« 2006年01月 | メイン | 2006年03月 »
2006年02月21日
家づくり
どこからが木造建築か
住むならば木造の家にという人は年配者に限らず多くいます。しかし彼らの言う木造の家とはそもそもどんな建築を指しているのでしょうか。
一般に木造建築とは骨組みが木造である建築をいいます。骨組みが木であれば室内側に全く木の部分が現れていなくても木造建築というのです。反対に内装や外装にどんなに木が使われていても、構造が木でなければ木造建築とは言いません。そして現代の家は木造住宅といっても骨組みは隠れていて見えないような家がほとんどなのです。

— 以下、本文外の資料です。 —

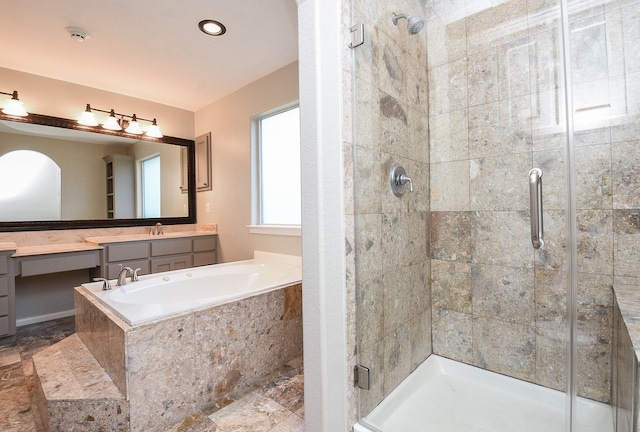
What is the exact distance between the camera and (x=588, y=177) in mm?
1378

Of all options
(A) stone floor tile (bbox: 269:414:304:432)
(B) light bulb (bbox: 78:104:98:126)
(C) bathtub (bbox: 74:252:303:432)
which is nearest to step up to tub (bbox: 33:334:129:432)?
(C) bathtub (bbox: 74:252:303:432)

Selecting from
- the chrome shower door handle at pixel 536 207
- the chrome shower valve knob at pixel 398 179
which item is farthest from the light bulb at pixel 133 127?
the chrome shower door handle at pixel 536 207

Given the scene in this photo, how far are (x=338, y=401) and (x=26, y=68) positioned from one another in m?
3.86

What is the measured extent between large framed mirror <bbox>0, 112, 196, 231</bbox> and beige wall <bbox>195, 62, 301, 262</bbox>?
392 mm

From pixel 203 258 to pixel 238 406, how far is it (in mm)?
2381

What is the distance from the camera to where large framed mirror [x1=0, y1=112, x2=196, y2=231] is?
9.48 ft

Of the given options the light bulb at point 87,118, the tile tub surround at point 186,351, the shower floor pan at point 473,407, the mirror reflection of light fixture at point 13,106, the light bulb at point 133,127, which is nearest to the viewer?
the shower floor pan at point 473,407

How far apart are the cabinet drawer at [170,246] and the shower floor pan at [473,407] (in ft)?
9.53

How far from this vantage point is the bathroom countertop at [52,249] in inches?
101

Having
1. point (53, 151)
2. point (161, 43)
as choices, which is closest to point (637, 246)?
point (161, 43)

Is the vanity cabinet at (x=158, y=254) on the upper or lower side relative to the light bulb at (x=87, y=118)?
lower

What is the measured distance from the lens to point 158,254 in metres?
3.41

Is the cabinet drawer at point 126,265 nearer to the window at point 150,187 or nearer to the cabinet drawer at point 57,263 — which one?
the cabinet drawer at point 57,263

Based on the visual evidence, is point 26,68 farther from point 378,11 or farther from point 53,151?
point 378,11
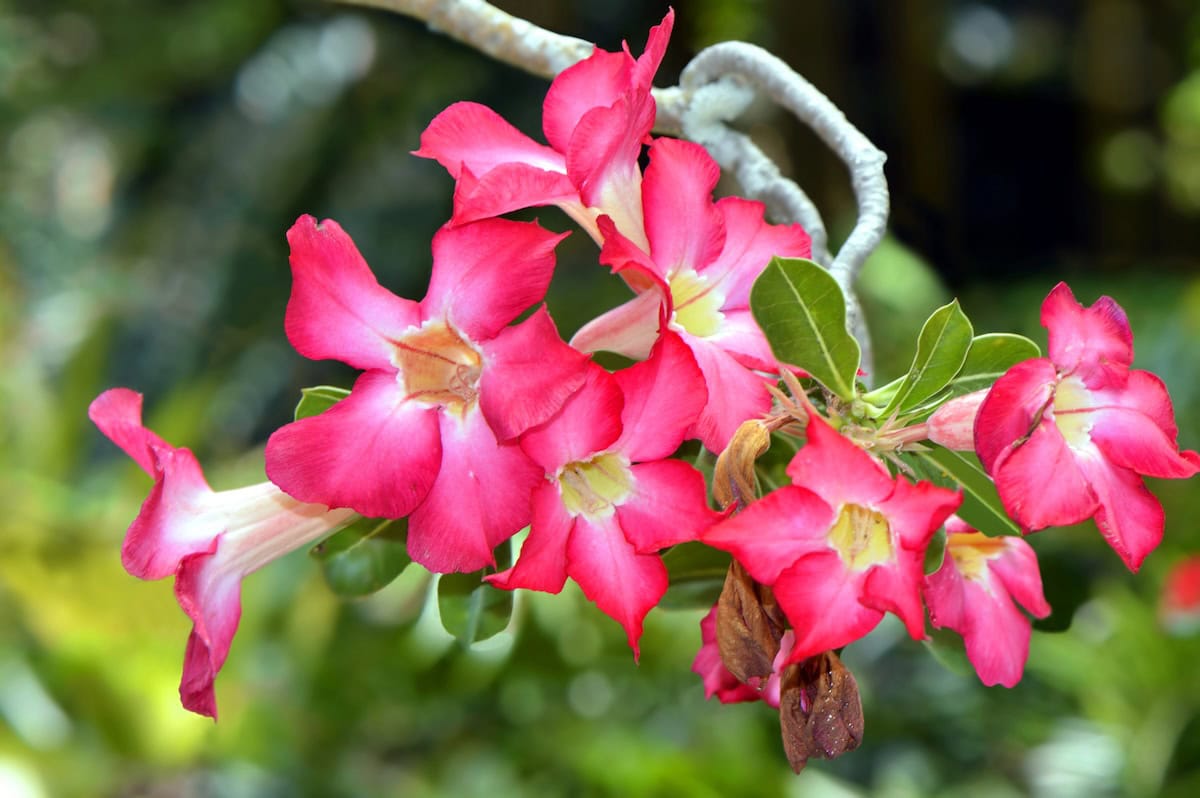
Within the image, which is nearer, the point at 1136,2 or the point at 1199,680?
the point at 1199,680

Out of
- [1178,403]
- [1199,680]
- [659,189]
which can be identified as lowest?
[1199,680]

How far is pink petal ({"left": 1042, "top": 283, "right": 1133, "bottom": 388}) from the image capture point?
1.46 feet

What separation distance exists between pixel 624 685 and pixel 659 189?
1881 mm

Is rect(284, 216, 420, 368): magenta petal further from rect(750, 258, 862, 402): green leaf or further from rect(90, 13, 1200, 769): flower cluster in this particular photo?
rect(750, 258, 862, 402): green leaf

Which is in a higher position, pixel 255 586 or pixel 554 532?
pixel 554 532

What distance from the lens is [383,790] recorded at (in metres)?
2.08

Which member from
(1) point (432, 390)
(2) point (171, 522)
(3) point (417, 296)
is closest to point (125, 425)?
(2) point (171, 522)

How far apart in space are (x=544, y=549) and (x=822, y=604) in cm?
11

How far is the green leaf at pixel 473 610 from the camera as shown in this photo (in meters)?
0.58

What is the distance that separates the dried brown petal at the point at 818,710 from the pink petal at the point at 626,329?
0.15 m

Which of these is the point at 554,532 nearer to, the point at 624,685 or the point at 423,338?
the point at 423,338

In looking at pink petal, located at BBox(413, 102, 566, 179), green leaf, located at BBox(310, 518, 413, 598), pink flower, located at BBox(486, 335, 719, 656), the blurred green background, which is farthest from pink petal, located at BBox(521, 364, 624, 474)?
the blurred green background

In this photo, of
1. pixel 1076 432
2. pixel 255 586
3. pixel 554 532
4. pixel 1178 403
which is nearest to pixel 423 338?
pixel 554 532

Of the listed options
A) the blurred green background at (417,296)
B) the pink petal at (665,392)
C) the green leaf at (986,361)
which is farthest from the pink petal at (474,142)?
the blurred green background at (417,296)
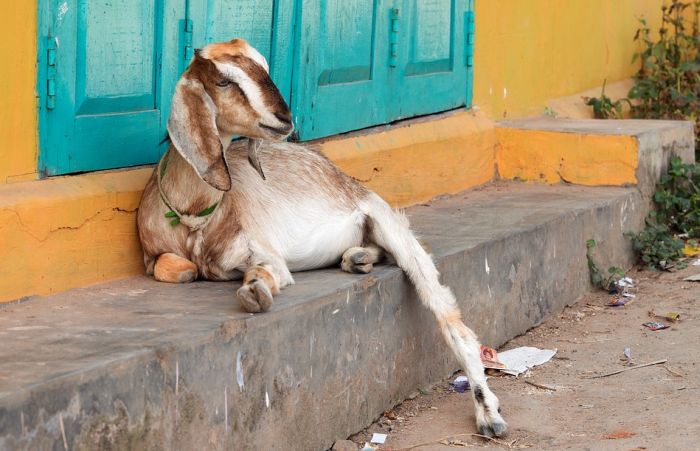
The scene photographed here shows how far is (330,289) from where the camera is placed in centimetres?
419

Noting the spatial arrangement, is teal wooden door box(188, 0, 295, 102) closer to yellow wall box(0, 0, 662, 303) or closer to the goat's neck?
yellow wall box(0, 0, 662, 303)

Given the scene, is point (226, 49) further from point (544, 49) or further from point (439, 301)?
point (544, 49)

しかし、人々が木の家がいいと云う場合、それはおそらく内装に木が現れている家を求めているはず。それなのにみえない構造だけ木にして内装には木はほとんど現れていない木造住宅の現状。
現代の日本の木造住宅は全く不思議な木造です。
骨組みは木造だが内装には木が現れていない家と構造は木でないが内装に木が使われている家。あなたはどちらが木の家と呼ぶにふさわしいと思いますか?
投稿者 ochiai2059 : 16:28 | コメント (0)
2006年02月10日
森林再生
多摩川源流の木
多摩川の源流域には東京の貴重な水源を守る為、今から100年も前に保全林整備がされました。こんな山奥にせっかく整備された森林も、林業の健全発展が望めなければ放置され荒れ果ててしまう。持続可能な森林保全は全国的な課題ですが、その解決には木材の消費者サイドの意識改革こそが必要なのです。すなわち木という神秘の素材、その素材に秘められた歴史的価値や物語を評価する視点を持つこと。そうでなければ木はただの木材という材料にしか見えません。それでは余りにも勿体ない。木に対して申し訳ない。
今回多摩川源流の小菅村にある多摩川源流研究所所長の中村文明さんとの出会いがあった。一晩ゆっくり感動のお話を伺った。だから余計に小菅の木に対する思い入れが深まりました。
今まで水源を守り続け、そろそろその森林保全のサイクルの中で命を終えるべく次の役割を望んでいる木々。彼らの第2の生命の舞台を用意してあげたい。
そんなプロジェクトがひそかに進行しています。



多摩川源流の村ー小菅村森林視察と意見交換会のスナップ写真より(2月8-9日)
投稿者 ochiai2059 : 17:15 | コメント (0)
2006年02月06日
家づくり
鼻空間
伝統的な和の空間は人の持っているさまざまな感覚に対して相性がよい。そのことは視覚や味覚、触覚について考えてみれば明らかです。
ところが人の持つ基本5感覚の中で建築と案外大きな関係で結ばれているのが臭覚なのです。匂いをつかさどる感覚は人の持つもっとも高度な感覚だといわれます。人はどうしても視覚に大きく頼って生活しているから臭覚についてはあまりその重要性を認識していません。建築の計画においても匂いが取り上げられることはほとんどありません。せいぜい臭気を防ぐ換気の問題か、最近ではシックハウス症候群の原因と見られる建材からの揮発性有機化合物の刺激臭の除去といった程度。いずれにしても邪魔なものとして取り除くという視点から扱われています。
しかし考えようによっては、匂いは空っぽの空間を満たす実体そのものにみえなくもない。だからにおいも建築の一部に積極的に加えるべきだと思うのです。
木や若葉の香り、土の匂い、雨の日のにおい。何と言っても日本の四季の風情には「におい」がつきもの。だから「におい」を演出する和風住居の設計というのは面白いテーマだと思います。